La bruja se rió con ganas sin creerse una palabra de todo aquello.
—Entonces ven conmigo —dijo—, y te mostraré el camino a Palacio.
No parecía haber nada que Sophie pudiera hacer excepto dar media vuelta y caminar con dificultad junto a la bruja, con los dos pajes siguiéndolas a regañadientes. Sophie se sumió en la rabia y la desesperación. Miró a la bruja, que flotaba a su lado con elegancia, y recordó que la señora Pentstemmon le había dicho que en realidad era una anciana. «¡No es justo!», pensó Sophie, pero no podía hacer nada al respecto.

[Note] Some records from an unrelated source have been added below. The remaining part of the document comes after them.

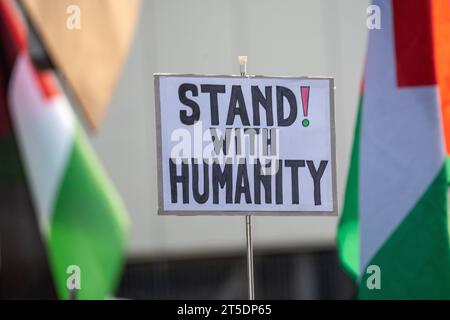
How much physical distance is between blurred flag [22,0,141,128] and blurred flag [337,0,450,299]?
1.75 meters

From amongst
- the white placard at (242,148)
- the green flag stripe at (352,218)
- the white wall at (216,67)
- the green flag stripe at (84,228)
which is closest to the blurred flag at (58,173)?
the green flag stripe at (84,228)

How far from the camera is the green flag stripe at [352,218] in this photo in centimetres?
778

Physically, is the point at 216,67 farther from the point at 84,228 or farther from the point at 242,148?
the point at 242,148

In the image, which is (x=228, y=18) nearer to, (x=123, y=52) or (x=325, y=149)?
(x=123, y=52)

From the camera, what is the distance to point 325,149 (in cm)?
554

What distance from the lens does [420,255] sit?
7457mm

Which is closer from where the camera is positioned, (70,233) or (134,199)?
(70,233)

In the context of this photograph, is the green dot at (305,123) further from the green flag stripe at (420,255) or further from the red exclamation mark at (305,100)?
the green flag stripe at (420,255)

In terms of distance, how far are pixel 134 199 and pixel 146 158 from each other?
34 centimetres

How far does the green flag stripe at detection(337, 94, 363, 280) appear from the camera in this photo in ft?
25.5

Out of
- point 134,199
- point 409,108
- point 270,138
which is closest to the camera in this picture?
point 270,138

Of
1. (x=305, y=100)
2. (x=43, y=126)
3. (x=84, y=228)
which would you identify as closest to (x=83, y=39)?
(x=43, y=126)
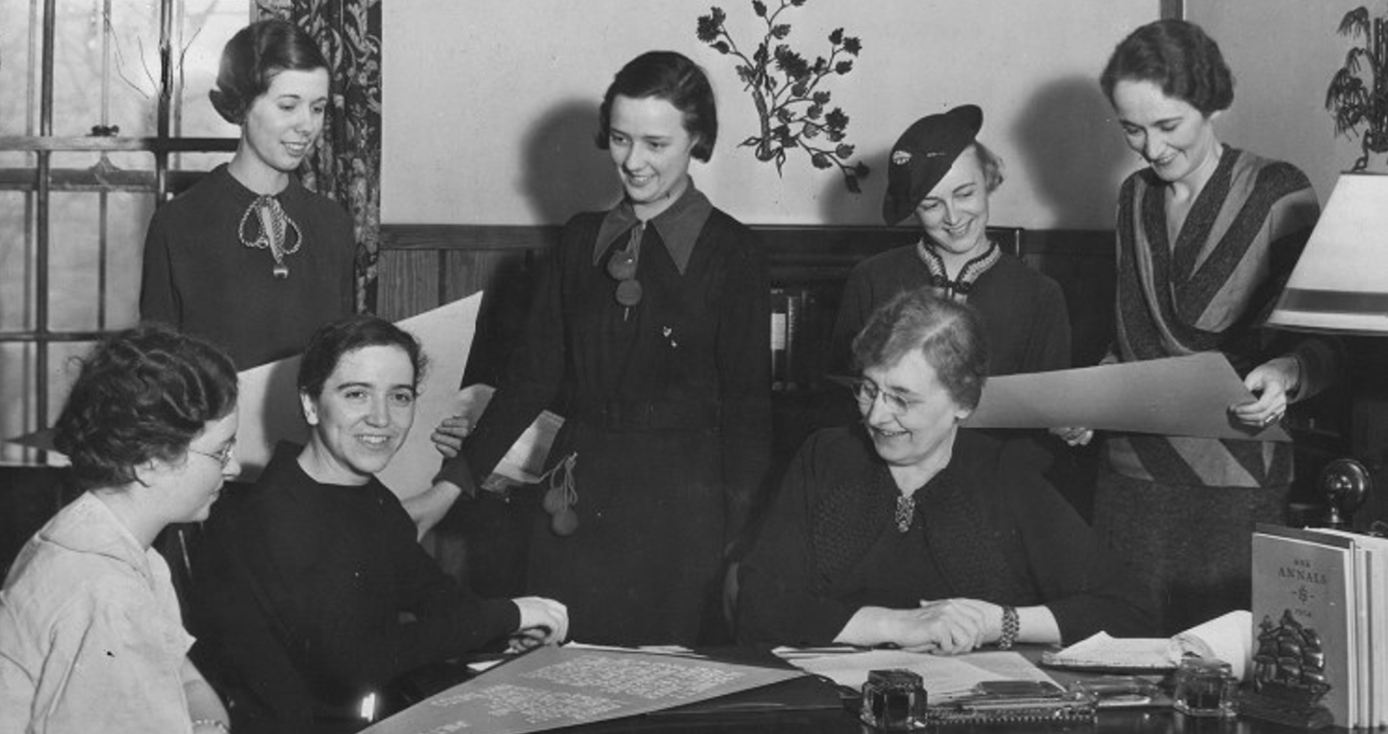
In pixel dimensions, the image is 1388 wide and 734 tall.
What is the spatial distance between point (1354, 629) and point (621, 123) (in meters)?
1.63

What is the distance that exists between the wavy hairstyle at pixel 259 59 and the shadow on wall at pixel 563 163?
4.26ft

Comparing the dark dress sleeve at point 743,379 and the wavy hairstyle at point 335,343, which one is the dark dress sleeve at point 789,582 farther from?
the wavy hairstyle at point 335,343

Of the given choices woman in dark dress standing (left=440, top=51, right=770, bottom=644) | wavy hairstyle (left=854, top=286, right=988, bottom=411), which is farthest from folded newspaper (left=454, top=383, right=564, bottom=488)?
wavy hairstyle (left=854, top=286, right=988, bottom=411)

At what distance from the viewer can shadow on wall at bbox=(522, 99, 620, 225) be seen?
178 inches

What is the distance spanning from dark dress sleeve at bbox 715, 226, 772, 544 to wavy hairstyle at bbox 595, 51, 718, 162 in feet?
0.81

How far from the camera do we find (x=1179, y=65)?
123 inches

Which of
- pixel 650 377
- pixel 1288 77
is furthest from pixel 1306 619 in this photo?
pixel 1288 77

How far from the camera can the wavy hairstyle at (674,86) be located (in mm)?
3271

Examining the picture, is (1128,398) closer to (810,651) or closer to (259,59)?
(810,651)

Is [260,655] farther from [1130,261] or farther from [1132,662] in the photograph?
[1130,261]

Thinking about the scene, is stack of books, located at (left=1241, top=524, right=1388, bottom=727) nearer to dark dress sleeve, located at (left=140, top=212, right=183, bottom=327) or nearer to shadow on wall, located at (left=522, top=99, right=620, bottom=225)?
dark dress sleeve, located at (left=140, top=212, right=183, bottom=327)

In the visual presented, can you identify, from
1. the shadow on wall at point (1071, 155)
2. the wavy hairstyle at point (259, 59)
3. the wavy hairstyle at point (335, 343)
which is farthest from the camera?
the shadow on wall at point (1071, 155)

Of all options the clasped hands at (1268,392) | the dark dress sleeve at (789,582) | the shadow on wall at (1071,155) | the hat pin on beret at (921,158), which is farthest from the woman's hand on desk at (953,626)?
the shadow on wall at (1071,155)

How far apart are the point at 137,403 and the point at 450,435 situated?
116 cm
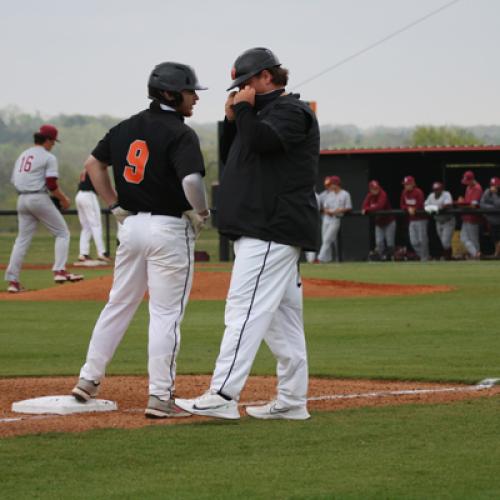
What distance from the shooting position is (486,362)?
404 inches

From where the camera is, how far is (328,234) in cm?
2975

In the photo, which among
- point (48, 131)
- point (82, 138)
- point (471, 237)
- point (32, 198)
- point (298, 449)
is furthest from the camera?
point (82, 138)

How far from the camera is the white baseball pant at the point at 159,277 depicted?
7.34 metres

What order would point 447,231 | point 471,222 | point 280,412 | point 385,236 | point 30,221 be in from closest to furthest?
point 280,412, point 30,221, point 471,222, point 447,231, point 385,236

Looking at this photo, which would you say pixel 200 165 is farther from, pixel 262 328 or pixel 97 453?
pixel 97 453

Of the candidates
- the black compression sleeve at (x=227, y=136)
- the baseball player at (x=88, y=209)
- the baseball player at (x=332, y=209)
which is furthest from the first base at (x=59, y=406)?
the baseball player at (x=332, y=209)

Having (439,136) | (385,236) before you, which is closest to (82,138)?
(439,136)

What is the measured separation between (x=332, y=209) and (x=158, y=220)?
22.4 m

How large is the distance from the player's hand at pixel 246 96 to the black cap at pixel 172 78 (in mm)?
557

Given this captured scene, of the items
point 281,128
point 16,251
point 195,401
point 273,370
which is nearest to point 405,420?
point 195,401

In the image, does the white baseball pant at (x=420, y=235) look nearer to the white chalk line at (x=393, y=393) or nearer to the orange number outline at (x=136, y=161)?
the white chalk line at (x=393, y=393)

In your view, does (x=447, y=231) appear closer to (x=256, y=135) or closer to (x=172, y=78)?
(x=172, y=78)

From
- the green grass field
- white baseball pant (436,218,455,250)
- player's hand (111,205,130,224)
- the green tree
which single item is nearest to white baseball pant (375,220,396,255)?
white baseball pant (436,218,455,250)

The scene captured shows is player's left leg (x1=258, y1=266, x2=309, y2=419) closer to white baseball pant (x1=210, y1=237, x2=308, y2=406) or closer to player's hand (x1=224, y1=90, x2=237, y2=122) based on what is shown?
white baseball pant (x1=210, y1=237, x2=308, y2=406)
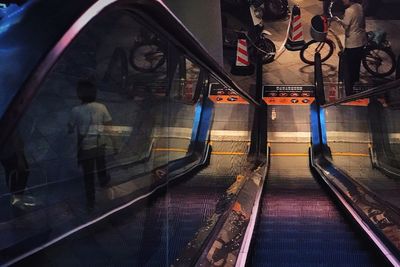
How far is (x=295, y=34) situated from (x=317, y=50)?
1.06 meters

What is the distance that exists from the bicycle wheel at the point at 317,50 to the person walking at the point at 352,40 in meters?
1.46

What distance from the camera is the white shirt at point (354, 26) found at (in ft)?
26.7

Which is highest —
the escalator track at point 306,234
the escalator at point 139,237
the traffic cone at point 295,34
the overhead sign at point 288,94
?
the traffic cone at point 295,34

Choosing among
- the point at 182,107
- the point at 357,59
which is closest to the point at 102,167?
the point at 182,107

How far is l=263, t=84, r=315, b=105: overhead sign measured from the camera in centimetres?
935

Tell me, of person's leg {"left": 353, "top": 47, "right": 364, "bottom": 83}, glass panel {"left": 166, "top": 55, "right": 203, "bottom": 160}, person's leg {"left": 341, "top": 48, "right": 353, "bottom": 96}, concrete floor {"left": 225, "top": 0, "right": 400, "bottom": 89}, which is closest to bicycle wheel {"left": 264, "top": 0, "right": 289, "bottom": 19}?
concrete floor {"left": 225, "top": 0, "right": 400, "bottom": 89}

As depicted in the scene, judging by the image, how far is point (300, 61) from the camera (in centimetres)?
1110

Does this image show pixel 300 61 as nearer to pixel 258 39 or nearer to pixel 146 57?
pixel 258 39

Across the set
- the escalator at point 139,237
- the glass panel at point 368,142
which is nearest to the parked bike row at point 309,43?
the glass panel at point 368,142

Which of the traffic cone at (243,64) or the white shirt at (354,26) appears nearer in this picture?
the white shirt at (354,26)

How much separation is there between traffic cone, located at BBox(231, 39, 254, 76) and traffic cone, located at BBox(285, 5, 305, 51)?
1.38 m

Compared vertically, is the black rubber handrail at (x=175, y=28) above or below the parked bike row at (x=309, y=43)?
below

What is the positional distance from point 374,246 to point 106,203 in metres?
1.92

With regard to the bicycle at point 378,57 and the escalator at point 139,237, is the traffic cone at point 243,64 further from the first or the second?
the escalator at point 139,237
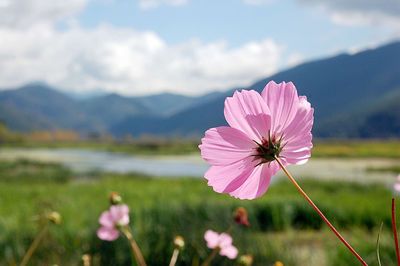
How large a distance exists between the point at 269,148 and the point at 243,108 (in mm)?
50

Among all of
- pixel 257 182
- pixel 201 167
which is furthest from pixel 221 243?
pixel 201 167

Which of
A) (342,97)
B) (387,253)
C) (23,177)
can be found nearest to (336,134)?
(342,97)

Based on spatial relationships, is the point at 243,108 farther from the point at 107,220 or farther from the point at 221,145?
the point at 107,220

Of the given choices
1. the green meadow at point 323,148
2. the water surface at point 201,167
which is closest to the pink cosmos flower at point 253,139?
the water surface at point 201,167

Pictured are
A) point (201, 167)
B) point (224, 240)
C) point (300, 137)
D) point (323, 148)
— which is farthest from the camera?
point (323, 148)

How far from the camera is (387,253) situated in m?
4.59

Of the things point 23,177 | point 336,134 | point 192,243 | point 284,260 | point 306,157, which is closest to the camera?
point 306,157

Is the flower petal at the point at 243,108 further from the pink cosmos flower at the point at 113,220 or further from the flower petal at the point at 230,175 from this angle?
the pink cosmos flower at the point at 113,220

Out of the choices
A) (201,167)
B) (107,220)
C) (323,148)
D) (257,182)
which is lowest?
(201,167)

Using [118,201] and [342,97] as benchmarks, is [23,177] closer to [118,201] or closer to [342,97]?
[118,201]

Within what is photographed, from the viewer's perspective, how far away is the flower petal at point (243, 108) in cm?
62

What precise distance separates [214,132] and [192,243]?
2.97m

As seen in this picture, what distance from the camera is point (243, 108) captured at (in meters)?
0.63

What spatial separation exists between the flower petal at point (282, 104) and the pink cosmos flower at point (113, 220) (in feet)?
2.77
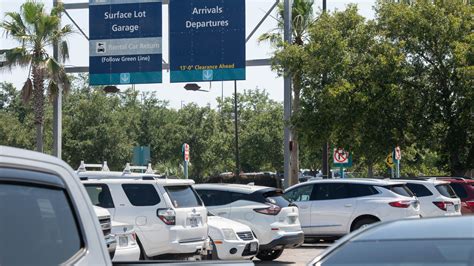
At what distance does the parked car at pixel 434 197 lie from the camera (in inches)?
896

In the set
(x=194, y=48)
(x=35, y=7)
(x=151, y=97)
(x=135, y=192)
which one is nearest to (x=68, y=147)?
(x=151, y=97)

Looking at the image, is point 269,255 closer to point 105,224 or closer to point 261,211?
point 261,211

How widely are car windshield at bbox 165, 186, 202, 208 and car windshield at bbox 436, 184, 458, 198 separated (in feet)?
32.8

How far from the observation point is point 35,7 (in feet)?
99.8

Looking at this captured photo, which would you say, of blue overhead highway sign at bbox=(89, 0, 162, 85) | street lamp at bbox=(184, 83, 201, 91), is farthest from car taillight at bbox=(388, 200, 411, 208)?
blue overhead highway sign at bbox=(89, 0, 162, 85)

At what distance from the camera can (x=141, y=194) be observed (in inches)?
578

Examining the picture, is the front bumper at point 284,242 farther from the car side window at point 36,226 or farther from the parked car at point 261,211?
the car side window at point 36,226

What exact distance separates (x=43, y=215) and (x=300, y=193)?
18.3 m

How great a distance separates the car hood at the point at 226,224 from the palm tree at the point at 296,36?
1388cm

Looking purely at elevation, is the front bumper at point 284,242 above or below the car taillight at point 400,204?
below

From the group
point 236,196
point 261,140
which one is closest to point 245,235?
point 236,196

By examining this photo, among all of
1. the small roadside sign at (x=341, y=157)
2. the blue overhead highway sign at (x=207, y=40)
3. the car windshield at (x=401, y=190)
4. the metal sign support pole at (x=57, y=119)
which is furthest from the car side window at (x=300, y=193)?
the small roadside sign at (x=341, y=157)

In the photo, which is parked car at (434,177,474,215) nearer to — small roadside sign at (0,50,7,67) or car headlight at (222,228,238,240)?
car headlight at (222,228,238,240)

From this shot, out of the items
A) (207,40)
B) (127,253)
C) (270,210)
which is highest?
(207,40)
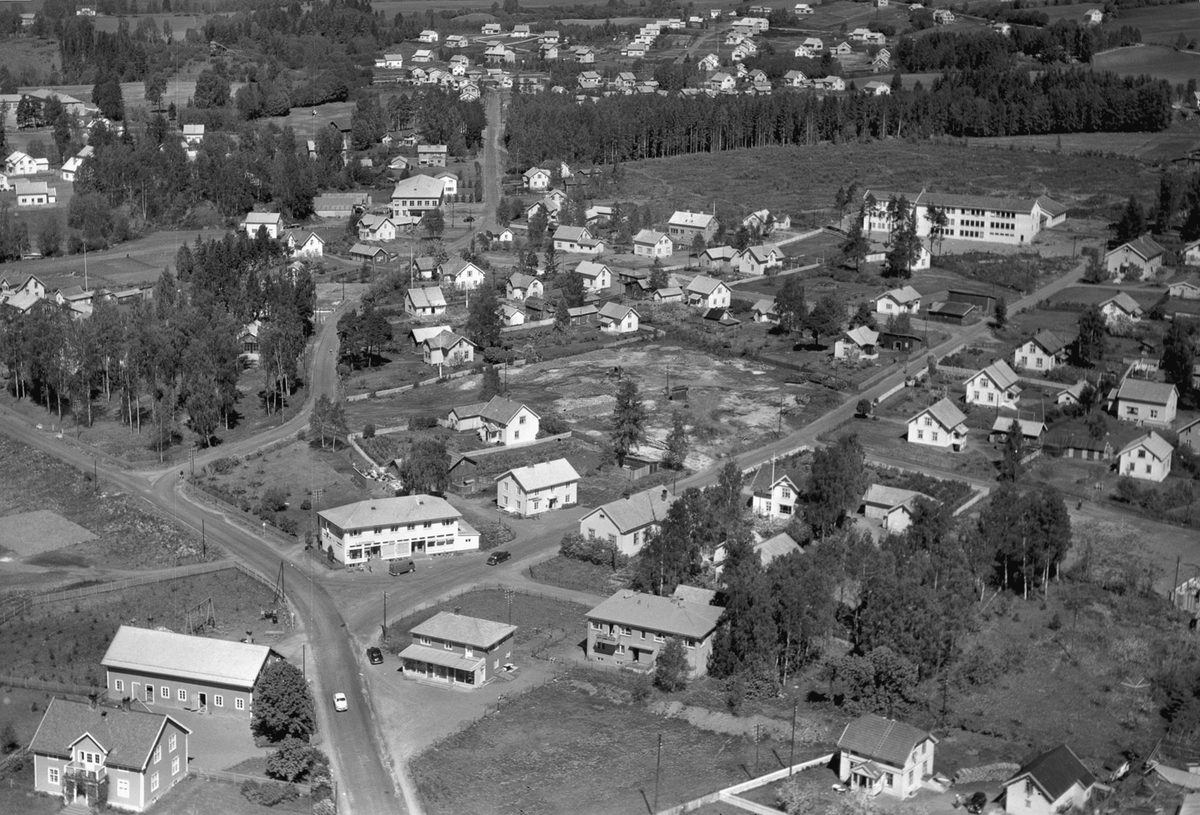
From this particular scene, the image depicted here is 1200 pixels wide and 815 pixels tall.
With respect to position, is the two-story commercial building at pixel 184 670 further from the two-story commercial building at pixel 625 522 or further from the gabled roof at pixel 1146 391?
the gabled roof at pixel 1146 391

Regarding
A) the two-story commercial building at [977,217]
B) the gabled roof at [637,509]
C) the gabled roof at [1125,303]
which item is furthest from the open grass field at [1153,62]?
the gabled roof at [637,509]

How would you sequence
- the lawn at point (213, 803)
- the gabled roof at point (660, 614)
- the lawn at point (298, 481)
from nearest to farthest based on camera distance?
the lawn at point (213, 803) → the gabled roof at point (660, 614) → the lawn at point (298, 481)

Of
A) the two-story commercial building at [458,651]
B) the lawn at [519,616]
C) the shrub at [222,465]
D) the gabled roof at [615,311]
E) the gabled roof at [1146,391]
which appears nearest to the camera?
the two-story commercial building at [458,651]

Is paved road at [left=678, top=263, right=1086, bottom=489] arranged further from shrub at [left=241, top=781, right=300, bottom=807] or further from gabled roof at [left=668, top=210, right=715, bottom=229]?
shrub at [left=241, top=781, right=300, bottom=807]

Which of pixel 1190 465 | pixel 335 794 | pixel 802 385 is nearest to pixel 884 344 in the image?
pixel 802 385

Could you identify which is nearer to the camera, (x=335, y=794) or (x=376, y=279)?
(x=335, y=794)

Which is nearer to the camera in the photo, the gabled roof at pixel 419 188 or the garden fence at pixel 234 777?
the garden fence at pixel 234 777

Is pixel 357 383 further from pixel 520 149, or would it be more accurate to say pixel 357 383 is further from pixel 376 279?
pixel 520 149
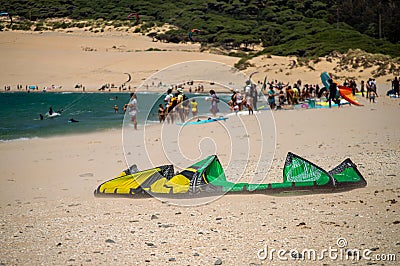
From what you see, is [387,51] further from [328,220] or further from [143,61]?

—¿Por qué me convertiste en esto? —le preguntó mientras avanzaban por una gran avenida con una fuente en su extremo.
—Porque estabas impidiéndome obtener cierta información que me hacía falta —dijo la bruja—. Al final la conseguí, por supuesto.
Sophie se quedó totalmente confundida. Estaba preguntándose si serviría de algo decir que aquello debía de ser un error, cuando la bruja añadió:
—Aunque me parece que no sabías lo que estabas haciendo —dijo riéndose, como si eso fuera lo más gracioso de todo—. ¿Has oído hablar de un país llamado Gales? —preguntó.